On 20.02.2011 21:02, Johan Corveleyn wrote:
> On Sun, Feb 20, 2011 at 6:35 PM, Mark Mielke<mark_at_mark.mielke.cc> wrote:
>
>> That said, I'm also (in principle) against implementing cache of open file
>> handles. I prefer architectures that cache intermediate data in a processed
>> form that the application has made a determined choice to make use of such
>> that the cache is the most useful to the application, rather than a
>> transparent caching layer that guesses at what is safe. The OS file system
>> layer is exactly this - any caching it does is transparent to the
>> application and a guess. Guesses are dangerous, which is exactly why the OS
>> file system layer cannot do as much caching unless it has 100% control of
>> the file system (= local file system).
Agreed. For that very reason, I added extensive
caching to the FSFS code and got even more of that
in the pipeline for 1.8.
That being said, there are still typical situations in
which the data cache may not be effective:
* access to relatively rarely read data
(log, older tags;
you still want to perform decently in that case)
* first access to the latest revision
(due to the way transactions are implemented,
it is difficult to fill all the caches upon write)
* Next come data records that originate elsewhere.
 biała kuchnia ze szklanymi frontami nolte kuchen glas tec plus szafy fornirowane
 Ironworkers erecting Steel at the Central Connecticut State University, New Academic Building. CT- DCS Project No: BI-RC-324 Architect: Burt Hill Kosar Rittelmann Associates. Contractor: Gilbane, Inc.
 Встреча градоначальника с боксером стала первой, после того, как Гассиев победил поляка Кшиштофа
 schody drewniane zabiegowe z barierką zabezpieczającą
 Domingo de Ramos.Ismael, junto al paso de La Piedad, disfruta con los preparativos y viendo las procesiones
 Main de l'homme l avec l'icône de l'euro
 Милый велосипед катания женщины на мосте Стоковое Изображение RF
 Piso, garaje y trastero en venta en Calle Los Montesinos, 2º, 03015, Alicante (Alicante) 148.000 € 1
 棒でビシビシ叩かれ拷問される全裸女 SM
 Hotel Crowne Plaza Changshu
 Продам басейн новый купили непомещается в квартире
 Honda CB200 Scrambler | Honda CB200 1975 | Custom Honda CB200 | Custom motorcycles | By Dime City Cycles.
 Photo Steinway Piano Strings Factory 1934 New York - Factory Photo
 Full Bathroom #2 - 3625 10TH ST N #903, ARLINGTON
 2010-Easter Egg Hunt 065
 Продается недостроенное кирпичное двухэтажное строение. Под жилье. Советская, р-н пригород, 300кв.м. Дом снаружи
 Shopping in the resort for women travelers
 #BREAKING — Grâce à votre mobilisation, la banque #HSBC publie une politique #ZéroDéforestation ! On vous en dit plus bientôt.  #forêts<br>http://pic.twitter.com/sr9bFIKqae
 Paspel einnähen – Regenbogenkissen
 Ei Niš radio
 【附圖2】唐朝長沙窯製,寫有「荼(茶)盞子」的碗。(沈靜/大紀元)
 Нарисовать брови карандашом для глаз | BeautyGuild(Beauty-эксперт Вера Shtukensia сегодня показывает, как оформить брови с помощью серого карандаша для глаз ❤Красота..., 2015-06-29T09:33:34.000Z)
* amount of active data > available RAM
(throws you back to the first issue more often)
> I agree that it would be best if the architecture was so that svn
> could organize its work for most use cases in a way that's efficient
> for the lower levels of the system. For instance, for "svn log", svn
> should in theory be able to do its work with exactly 1 open/close per
> rev file (or in a packed repository, maybe even only 1 open/close per
> packed file).
Yes, it may be very hard to anticipate what data may
be needed further down the road, even if we had a
marvelous "1 query gets it all" interface where feasible:
svn log, for instance, is often run with a limit on the number
of results. However, there is no way to tell how much of
a packed file needs to be read to process that query.
There is only a lower bound.
So, it can be very beneficial to keep a small number of
file handles around to "bridge" various stages / iterations
within a single request.
> But right now, this isn't the case, and I think it would be a huge
> amount of work, change in architecture, layering, ... Until that
> happens, I think such a generic file-handle caching layer could prove
> very helpful :-). Note though that, if I understood correctly, the
> file-handle caching of the performance branch will not be reintegrated
> into 1.7, but maybe 1.8 ...
>
> But maybe stefan2 can comment more on that :-).
Because keeping file open for a potentially much
longer period of time may have an impact on other,
rarely run operations like pack, I don't think we should
risk merging this into 1.7.
-- Stefan^2.
Received on 2011-02-22 08:40:25 CET